I told Scott I would and then I sat there for a while thinking about it. I was reluctant, and it took me a little while to figure out why. In all my years of teaching I had bought into the idea that high school was separate from middle school and that my years in middle school were different than elementary in really meaningful ways. My certifications and degrees were for secondary and I was unqualified to really understand elementary school instruction. I didn’t know how to teach reading or how to evaluate coloring or how to give feedback on writing with missing letters. To be honest and a little vulnerable, the prospect of spending a whole day in an elementary school scared me.
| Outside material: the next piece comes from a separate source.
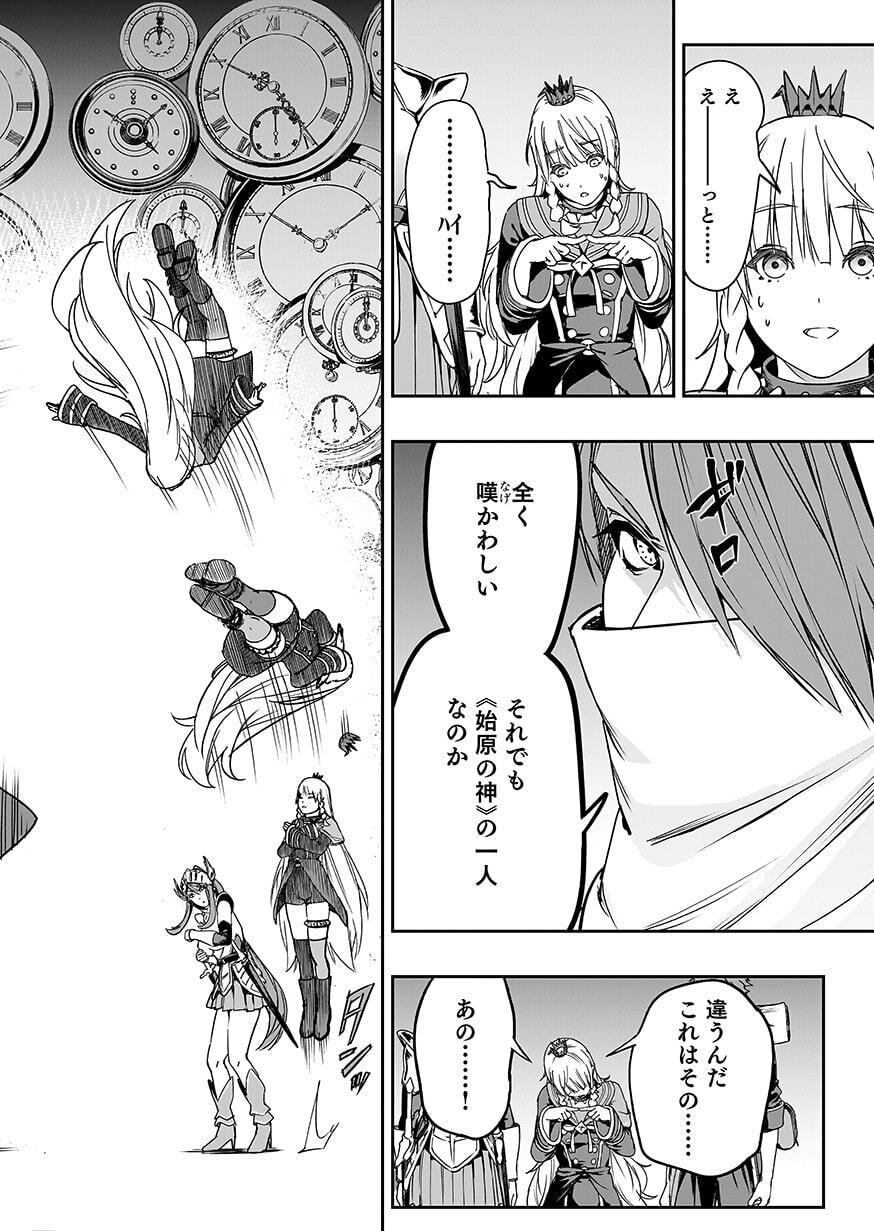 Boukyaku no Nia Chapter 7 26ページ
I wrote an email asking to observe in my daughters’ school. I had worked on district-level tasks with many of the teachers, but this was a different kind of interaction. I wanted to use the visit as a chance to understand my own kids’ education a little better as well as to see how I could adapt whatever Scott thought I would see, if I could even figure out how to make it work for me. I was still a little skeptical.

When I showed up to Trailblazer Elementary School, I walked in at the same time as another visitor. Immediately I was taken aback. Two first graders were walking unattended down the hall carrying laptop computers. The other visitor asked if the students were lost, to which one of the kids kindly responded with some measure of concern, “No. We know exactly where we are going. Are you lost? Do you need us to show you the office?” It wasn’t the answer I was expecting, and it set the tone for a day of professional learning I had not anticipated. I mean, even in my high school adults would freak out if kids were wandering around with laptops!

Over the course of the day I saw students directing their own learning in first grade through fifth grade classrooms. I saw teachers masterfully weaving small group, whole group, and independent learning into an artistic pedagogical tapestry. Students flowed from station to station in classrooms and pods based on digital timers, instruction, and student timekeeping. Students would greet me at doors and explain how classrooms worked and why stations were set up the way they were. Some students were doing the same kinds of projects my freshmen were doing. Some students were barely reading while others were reading novels, in the same class no-less. Instructional coaches flowed in and out of rooms and pulled students for extensions or remediation. Students flowed from one leveled group in a subject to a different leveled group in a different subject with the kind of flexibility I dreamed about for my own students. Throughout the day I couldn’t keep up with all the things I wanted to implement when I got back to my own classroom, and from an instructional standpoint I left that day with a far more concrete respect for the work elementary professionals do every day.

Since that experience I have visited multiple elementary schools, middle schools, and high schools. Each has offered at least one idea I hadn’t thought of before and changed my perspective on what professionals in education do for kids.

For years, I bought into the idea that I would learn best from teachers teaching at my own level, often unconsciously minimizing the possibility of learning from teachers at other levels or from other subjects. I stayed in my educational echo chambers, even when I could see that it was not leading to professional outcomes I needed for my students. I realized that day that if I truly want to understand how to improve education for the students coming to me I need to really understand where they are coming from, and that the opposite is true as well. To see what’s possible we need to break out of the norms that keep us only with others in similar situations.

Regardless of what level you teach in, take a chance, go beyond the echo chamber, and visit a different school, grade level, content area, educational environment, department meeting, etc. and see what your colleagues are doing. You just might be surprised with what you can take away from the experience. I know I sure was, and my students and I are all the better for it.